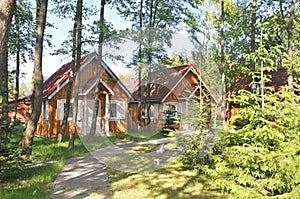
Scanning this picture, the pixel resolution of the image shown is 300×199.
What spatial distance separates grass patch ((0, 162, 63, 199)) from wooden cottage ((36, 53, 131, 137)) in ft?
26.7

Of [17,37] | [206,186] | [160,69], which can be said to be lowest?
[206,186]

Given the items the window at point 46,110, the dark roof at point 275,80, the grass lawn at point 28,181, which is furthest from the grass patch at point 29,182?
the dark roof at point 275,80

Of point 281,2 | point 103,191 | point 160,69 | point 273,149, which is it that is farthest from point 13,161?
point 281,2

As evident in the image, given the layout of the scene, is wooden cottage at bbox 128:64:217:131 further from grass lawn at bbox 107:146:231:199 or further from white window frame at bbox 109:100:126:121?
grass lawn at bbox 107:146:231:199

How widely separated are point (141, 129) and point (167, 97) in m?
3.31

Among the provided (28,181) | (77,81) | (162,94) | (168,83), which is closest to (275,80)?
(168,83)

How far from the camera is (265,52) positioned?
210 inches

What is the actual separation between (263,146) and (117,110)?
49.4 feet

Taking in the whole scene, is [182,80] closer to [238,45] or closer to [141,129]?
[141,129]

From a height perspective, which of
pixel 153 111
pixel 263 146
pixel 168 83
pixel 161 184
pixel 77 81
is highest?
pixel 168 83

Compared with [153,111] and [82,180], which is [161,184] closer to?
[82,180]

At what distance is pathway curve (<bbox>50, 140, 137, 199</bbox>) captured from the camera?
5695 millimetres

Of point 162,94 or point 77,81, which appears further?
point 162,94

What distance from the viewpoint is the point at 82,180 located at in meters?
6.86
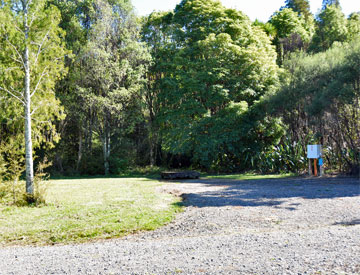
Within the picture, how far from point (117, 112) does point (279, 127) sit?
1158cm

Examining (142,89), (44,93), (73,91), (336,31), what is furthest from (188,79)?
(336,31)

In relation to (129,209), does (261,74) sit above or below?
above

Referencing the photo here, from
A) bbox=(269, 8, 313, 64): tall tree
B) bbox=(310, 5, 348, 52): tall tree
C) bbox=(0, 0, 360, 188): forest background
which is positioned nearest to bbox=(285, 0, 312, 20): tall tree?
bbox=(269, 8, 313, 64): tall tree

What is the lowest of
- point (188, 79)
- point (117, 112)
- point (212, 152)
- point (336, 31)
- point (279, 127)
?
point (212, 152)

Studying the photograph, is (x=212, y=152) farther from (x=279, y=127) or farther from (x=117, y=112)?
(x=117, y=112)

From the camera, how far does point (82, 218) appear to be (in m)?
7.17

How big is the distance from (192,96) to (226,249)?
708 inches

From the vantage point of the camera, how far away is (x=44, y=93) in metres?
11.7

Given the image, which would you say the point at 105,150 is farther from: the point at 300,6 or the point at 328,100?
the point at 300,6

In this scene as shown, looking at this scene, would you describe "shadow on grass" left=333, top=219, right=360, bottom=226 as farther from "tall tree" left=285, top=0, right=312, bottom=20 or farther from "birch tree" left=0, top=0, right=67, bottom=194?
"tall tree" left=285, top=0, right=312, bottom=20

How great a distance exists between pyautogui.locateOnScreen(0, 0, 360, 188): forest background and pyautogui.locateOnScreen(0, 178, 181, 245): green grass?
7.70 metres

===

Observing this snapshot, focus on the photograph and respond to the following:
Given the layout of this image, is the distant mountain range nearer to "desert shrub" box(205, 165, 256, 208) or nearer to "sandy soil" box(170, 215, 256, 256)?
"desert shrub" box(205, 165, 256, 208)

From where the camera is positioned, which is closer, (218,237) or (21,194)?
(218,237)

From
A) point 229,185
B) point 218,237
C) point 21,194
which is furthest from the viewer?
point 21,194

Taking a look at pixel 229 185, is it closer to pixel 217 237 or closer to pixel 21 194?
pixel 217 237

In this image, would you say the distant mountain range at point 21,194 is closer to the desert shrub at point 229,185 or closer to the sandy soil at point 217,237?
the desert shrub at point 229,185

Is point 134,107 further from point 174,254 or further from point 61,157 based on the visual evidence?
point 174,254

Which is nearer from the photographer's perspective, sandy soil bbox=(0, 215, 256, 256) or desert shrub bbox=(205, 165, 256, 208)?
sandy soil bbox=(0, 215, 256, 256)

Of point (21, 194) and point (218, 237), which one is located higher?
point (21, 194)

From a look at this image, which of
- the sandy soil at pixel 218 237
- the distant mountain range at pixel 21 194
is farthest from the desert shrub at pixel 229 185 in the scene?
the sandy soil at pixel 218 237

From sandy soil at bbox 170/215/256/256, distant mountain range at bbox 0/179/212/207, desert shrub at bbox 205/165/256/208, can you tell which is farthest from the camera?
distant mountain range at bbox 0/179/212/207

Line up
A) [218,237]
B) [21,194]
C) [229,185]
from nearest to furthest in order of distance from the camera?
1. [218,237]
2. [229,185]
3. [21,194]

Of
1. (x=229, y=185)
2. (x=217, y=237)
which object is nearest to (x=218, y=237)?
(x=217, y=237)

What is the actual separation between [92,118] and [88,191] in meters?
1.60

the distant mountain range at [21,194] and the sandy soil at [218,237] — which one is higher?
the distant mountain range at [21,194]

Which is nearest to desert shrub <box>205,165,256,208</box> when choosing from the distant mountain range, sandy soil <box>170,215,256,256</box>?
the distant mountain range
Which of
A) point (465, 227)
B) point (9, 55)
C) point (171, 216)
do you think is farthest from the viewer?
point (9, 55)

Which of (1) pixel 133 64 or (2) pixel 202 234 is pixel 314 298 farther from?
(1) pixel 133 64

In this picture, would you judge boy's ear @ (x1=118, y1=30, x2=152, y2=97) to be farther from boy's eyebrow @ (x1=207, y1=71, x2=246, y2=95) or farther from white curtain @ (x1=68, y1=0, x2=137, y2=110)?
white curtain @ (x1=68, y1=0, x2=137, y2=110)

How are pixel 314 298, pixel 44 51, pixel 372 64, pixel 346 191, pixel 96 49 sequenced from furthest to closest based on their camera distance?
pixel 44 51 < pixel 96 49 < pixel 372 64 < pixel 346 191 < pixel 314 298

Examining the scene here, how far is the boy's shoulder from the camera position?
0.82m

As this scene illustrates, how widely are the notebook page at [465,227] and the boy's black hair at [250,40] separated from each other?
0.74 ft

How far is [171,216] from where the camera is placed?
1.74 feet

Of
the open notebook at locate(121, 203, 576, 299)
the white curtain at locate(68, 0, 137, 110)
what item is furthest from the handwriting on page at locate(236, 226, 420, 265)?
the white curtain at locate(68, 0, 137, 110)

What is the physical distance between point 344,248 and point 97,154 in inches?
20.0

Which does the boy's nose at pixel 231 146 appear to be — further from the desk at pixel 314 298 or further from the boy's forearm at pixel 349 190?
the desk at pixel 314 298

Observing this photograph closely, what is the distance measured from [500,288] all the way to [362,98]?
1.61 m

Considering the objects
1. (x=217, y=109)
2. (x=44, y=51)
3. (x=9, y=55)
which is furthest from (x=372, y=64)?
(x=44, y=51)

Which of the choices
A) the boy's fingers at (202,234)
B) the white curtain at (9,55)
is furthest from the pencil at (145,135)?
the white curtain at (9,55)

===

### Exercise description
Format the portion of the listing starting at the line that contains "From the camera, how" and ending at the line that contains "7.70 metres" as a two-column CSV with the headers entry_text and reference_answer. Give one row per entry, enclose every field in quotation marks, and replace any line breaks with spaces.

### Result of the task
entry_text,reference_answer
"From the camera, how far does point (82, 218) appear to be (in m)?","7.17"
"How big is the distance from (192,96) to (226,249)?","708 inches"
"From the vantage point of the camera, how far away is (x=44, y=93) in metres?","11.7"
"Given the image, which would you say the point at 105,150 is farther from: the point at 300,6 or the point at 328,100?","the point at 300,6"
"In this scene as shown, looking at this scene, would you describe ""shadow on grass"" left=333, top=219, right=360, bottom=226 as farther from ""tall tree"" left=285, top=0, right=312, bottom=20 or farther from ""birch tree"" left=0, top=0, right=67, bottom=194?","""tall tree"" left=285, top=0, right=312, bottom=20"
"How great a distance exists between pyautogui.locateOnScreen(0, 0, 360, 188): forest background and pyautogui.locateOnScreen(0, 178, 181, 245): green grass?","7.70 metres"